▸ **TEXT SHOWN**:
From: Ofek Shilon <ofekshilon_at_[hidden]>
Date: Tue, 11 Jul 2023 13:17:38 +0300
Thanks for the prompt reply!

On Tue, 11 Jul 2023 at 12:53, Jonathan Wakely <cxx_at_[hidden]> wrote:

>
> Why should Thingy3() = default; give you that behaviour? It's still
> trivial and it is noexcept. Why should it prevent Thingy3() from zeroing
> the members?
>
The phrasing of this question assumes zeroing the members is some natural
default and deviating from it requires justification. I believe in C++ it's
the other way around: you don't pay for what you don't use, so me & quite a
few people I talked to would expect `= default` to consistently not
initialize the members, in all initialization forms.
One could just as well ask: "Why should `=default` prevent `Thingy3 t3;`
from zeroing the members?" - except that it does, and it is very natural
to expect consistent impact of `=default`.

>
> If defining it as defaulted behaved how you want, then there would be no
> way to say "it's default constructible, but I still want it to be trivial".
> If you do want it to be non-trivial, you can already do that, as you did
> for Thingy2.
>
Not sure I understand this, and if I do - not sure I agree. If you want to
say "it's default constructible, but the ctor zeros members" (is that what
you mean by 'trivial'?) then there certainly is a way to express it: just
write a default ctor that zeros the members.

Stored data entries
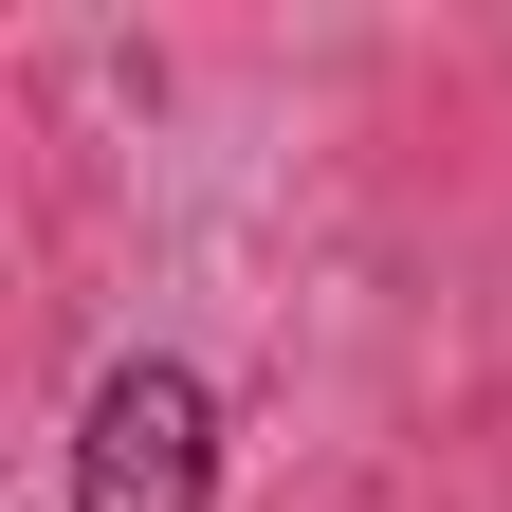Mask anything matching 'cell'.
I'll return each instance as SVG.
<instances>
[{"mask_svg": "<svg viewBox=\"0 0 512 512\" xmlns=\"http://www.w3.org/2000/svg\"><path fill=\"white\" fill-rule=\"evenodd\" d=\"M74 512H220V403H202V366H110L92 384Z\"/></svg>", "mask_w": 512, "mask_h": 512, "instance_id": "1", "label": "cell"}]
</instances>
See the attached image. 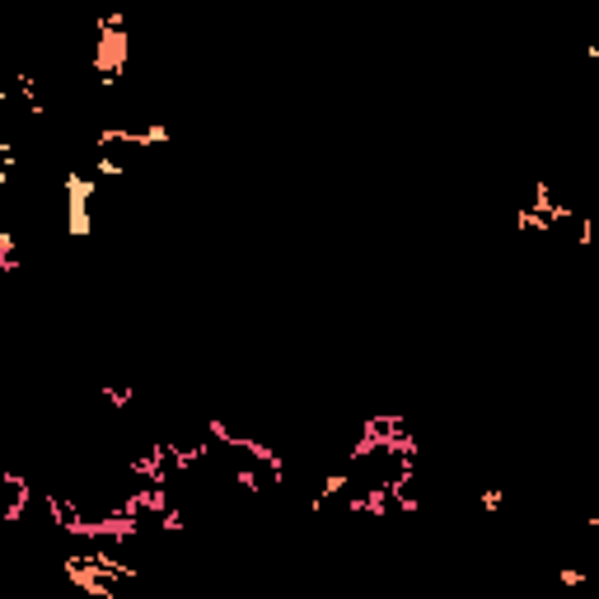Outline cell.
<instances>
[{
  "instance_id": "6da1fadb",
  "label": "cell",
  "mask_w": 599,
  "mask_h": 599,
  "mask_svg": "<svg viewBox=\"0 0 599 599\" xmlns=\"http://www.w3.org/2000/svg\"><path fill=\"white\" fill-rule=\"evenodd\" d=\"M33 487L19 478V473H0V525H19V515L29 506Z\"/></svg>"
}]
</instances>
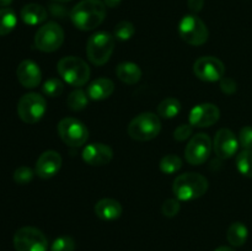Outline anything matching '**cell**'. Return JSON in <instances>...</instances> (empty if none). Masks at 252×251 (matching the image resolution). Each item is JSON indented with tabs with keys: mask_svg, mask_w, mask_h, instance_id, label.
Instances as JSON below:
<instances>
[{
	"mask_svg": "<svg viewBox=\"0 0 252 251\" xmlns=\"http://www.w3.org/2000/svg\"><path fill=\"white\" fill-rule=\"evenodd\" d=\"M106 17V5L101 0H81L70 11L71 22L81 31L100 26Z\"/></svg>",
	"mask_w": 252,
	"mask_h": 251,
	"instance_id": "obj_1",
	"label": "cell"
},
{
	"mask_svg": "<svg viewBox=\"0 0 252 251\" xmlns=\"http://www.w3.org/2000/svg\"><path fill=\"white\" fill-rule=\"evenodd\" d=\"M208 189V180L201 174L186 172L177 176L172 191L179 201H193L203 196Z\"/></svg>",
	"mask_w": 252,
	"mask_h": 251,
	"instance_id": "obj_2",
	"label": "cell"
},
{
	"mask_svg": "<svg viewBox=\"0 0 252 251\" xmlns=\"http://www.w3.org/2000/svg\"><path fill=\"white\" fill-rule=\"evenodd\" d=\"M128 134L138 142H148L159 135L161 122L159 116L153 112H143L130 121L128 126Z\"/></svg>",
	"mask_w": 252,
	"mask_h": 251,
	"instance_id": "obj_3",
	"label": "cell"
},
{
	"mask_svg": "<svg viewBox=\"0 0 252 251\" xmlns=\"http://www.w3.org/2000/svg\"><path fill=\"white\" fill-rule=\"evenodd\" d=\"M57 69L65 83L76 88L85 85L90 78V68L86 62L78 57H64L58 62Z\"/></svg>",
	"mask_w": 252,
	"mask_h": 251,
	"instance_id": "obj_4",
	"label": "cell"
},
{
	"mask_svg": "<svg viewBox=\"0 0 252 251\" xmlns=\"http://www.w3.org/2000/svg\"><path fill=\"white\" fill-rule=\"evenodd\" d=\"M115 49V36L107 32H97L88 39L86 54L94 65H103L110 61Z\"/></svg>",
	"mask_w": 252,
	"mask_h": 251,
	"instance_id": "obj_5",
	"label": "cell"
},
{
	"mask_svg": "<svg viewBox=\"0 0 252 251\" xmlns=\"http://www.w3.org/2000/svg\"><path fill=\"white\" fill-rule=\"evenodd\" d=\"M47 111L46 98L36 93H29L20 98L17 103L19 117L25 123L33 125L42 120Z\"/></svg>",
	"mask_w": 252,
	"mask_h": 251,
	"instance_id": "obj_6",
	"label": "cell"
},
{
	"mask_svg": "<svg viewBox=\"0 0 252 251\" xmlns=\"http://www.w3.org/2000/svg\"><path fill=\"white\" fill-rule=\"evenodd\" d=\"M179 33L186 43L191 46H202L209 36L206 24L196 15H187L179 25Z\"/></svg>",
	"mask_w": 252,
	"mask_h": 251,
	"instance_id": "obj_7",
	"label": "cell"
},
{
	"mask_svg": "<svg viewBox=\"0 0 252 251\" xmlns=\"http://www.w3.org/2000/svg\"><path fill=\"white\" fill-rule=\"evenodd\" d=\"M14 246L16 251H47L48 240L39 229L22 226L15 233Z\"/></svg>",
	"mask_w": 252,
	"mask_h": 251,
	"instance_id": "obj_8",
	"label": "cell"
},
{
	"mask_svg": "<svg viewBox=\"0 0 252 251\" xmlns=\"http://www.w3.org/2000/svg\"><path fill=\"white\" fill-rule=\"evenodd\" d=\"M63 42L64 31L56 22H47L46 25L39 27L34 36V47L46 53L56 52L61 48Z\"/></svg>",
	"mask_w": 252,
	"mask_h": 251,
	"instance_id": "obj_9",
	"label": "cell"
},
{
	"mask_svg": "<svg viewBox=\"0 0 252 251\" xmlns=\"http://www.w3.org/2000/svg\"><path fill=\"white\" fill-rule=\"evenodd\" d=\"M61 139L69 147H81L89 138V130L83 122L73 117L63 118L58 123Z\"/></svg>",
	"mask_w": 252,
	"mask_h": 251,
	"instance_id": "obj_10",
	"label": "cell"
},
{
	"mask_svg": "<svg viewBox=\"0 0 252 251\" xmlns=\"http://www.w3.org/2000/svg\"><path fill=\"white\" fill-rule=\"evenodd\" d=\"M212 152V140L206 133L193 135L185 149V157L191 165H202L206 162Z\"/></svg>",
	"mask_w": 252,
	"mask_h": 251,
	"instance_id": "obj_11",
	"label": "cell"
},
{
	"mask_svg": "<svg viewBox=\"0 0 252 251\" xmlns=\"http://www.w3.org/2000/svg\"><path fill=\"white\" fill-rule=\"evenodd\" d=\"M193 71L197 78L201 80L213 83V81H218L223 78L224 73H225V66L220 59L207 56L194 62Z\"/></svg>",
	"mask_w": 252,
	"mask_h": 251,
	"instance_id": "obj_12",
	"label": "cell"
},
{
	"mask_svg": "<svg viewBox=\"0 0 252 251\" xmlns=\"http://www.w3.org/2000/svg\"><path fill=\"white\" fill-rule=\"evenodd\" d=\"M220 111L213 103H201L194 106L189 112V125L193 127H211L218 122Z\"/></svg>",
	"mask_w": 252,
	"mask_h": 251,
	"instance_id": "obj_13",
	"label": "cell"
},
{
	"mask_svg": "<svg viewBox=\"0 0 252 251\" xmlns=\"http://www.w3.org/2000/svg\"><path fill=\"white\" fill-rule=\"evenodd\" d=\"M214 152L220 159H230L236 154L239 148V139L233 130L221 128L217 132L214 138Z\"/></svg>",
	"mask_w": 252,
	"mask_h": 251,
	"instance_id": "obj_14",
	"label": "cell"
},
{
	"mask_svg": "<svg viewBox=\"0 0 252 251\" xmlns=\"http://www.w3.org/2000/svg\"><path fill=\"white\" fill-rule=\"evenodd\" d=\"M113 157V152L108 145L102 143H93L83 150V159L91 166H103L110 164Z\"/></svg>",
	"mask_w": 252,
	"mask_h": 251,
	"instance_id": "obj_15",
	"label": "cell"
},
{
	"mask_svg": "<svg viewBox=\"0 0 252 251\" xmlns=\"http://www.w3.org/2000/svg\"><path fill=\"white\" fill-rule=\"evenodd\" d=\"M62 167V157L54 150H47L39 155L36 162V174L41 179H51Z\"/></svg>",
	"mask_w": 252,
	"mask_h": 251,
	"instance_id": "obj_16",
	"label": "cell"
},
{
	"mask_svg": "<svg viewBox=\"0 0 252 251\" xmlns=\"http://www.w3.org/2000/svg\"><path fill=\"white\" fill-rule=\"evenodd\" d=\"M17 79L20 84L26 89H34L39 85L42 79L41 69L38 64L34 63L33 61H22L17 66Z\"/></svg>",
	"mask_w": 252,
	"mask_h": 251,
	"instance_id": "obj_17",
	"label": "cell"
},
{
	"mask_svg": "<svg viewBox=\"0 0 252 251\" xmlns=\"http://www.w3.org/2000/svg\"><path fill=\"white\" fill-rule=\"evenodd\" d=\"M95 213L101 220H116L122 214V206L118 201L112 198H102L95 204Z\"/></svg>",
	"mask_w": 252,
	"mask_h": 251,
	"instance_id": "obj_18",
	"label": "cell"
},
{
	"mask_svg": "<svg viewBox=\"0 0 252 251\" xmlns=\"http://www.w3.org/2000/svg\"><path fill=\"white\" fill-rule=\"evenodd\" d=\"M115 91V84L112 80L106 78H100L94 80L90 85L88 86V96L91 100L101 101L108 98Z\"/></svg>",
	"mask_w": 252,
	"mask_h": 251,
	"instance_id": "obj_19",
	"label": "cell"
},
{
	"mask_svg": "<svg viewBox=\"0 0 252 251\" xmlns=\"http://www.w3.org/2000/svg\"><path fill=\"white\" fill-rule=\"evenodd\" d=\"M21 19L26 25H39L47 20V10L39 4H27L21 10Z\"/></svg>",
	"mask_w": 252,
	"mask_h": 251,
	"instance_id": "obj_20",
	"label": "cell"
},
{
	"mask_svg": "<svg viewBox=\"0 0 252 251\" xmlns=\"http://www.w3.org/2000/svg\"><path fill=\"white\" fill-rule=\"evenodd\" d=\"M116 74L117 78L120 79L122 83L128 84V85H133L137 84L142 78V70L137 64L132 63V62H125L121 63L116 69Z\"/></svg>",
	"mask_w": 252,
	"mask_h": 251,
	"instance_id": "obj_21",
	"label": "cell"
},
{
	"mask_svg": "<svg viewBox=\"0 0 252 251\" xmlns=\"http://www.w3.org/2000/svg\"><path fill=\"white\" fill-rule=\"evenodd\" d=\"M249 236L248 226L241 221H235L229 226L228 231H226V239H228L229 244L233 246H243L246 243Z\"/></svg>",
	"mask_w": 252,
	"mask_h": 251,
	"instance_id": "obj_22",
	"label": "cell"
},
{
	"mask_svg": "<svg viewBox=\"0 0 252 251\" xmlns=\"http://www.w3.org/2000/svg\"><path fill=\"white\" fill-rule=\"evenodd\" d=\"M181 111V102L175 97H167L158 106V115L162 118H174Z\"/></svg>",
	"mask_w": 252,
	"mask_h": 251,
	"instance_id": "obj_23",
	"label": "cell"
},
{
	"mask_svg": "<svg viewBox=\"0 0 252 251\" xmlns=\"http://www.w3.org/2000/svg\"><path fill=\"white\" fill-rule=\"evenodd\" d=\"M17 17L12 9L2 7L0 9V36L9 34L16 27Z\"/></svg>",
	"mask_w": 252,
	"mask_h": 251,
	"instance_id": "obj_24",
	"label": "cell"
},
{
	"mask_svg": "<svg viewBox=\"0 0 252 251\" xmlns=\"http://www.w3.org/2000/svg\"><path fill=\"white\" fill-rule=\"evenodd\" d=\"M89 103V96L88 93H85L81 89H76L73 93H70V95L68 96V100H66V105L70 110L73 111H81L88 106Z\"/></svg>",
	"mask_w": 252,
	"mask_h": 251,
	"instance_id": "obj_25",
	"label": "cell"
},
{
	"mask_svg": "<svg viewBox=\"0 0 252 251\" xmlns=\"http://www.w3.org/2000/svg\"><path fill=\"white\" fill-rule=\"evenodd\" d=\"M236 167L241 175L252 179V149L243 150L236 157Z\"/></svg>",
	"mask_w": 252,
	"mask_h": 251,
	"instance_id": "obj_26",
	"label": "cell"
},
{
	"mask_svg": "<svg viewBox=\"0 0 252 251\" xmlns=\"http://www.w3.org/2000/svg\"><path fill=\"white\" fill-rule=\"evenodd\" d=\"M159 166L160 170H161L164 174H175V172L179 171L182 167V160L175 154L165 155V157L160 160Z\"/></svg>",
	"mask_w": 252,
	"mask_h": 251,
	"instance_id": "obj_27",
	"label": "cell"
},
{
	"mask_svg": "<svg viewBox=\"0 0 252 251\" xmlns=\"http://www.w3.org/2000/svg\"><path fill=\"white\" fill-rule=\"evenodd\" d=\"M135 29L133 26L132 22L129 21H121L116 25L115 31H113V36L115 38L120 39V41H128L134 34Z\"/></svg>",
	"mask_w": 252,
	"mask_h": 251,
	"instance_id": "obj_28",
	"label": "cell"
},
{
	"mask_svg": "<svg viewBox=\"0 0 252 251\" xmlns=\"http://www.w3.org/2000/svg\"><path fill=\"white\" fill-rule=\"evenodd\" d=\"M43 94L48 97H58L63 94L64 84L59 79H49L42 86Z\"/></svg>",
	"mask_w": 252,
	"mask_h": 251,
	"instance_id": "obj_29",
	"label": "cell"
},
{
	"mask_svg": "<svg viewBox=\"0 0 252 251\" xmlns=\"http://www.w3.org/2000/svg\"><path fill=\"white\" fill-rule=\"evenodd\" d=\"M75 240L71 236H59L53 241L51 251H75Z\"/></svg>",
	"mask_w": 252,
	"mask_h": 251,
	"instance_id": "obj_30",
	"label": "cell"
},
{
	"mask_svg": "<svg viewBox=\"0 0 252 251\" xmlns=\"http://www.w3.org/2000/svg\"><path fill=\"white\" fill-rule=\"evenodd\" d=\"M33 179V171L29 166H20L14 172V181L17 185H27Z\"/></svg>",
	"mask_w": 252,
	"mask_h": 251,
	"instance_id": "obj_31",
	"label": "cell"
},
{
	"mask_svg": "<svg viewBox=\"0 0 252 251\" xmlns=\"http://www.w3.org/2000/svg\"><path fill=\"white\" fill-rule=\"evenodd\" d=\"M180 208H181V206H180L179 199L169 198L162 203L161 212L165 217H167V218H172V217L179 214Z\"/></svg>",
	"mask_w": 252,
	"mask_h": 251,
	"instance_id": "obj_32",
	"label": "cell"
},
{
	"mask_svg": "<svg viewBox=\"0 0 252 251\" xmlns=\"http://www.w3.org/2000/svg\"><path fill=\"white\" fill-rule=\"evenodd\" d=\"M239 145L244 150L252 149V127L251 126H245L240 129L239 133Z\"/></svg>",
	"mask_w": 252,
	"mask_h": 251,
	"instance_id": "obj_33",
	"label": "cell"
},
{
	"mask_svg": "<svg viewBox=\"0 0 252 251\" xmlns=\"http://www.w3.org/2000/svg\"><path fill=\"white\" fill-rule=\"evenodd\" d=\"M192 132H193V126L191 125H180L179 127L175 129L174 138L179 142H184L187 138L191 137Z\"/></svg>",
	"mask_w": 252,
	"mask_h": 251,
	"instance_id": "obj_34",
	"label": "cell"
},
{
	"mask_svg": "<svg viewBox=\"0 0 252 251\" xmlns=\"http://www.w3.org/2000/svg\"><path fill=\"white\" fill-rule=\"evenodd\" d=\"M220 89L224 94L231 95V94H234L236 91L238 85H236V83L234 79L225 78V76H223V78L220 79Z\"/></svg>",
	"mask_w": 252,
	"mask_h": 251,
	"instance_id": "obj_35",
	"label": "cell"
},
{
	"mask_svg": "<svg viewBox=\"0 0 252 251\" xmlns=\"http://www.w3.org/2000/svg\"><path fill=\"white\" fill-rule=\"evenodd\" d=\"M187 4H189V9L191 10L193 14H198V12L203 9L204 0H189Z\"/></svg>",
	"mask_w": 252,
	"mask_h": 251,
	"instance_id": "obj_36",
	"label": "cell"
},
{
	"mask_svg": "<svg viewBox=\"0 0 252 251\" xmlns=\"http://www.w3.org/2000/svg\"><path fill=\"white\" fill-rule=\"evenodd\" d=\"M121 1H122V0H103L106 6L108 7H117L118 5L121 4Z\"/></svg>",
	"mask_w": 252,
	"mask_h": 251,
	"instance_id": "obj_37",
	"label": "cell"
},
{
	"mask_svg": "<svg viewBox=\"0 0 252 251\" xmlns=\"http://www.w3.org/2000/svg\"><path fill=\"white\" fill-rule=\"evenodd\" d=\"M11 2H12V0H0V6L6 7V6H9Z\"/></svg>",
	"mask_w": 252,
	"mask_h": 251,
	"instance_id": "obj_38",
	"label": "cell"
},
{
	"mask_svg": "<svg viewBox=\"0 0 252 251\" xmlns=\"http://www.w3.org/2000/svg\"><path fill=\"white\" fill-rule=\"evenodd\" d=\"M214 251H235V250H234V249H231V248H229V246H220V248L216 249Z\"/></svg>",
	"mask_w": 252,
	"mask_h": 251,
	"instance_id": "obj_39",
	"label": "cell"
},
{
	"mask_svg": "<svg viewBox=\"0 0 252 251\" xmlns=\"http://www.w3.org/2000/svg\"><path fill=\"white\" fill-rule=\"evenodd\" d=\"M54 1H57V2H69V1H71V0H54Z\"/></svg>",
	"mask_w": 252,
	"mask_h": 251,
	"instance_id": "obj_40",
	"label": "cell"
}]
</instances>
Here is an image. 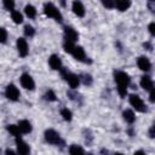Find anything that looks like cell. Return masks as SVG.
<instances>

▸ **WRITTEN INSTRUCTION**:
Please reproduce the email above about defaulted constructors in full and unchanged, from its header lines through its final sentence.

▸ **FULL ANSWER**:
From: Ofek Shilon <ofekshilon_at_[hidden]>
Date: Tue, 11 Jul 2023 13:17:38 +0300
Thanks for the prompt reply!

On Tue, 11 Jul 2023 at 12:53, Jonathan Wakely <cxx_at_[hidden]> wrote:

>
> Why should Thingy3() = default; give you that behaviour? It's still
> trivial and it is noexcept. Why should it prevent Thingy3() from zeroing
> the members?
>
The phrasing of this question assumes zeroing the members is some natural
default and deviating from it requires justification. I believe in C++ it's
the other way around: you don't pay for what you don't use, so me & quite a
few people I talked to would expect `= default` to consistently not
initialize the members, in all initialization forms.
One could just as well ask: "Why should `=default` prevent `Thingy3 t3;`
from zeroing the members?" - except that it does, and it is very natural
to expect consistent impact of `=default`.

>
> If defining it as defaulted behaved how you want, then there would be no
> way to say "it's default constructible, but I still want it to be trivial".
> If you do want it to be non-trivial, you can already do that, as you did
> for Thingy2.
>
Not sure I understand this, and if I do - not sure I agree. If you want to
say "it's default constructible, but the ctor zeros members" (is that what
you mean by 'trivial'?) then there certainly is a way to express it: just
write a default ctor that zeros the members.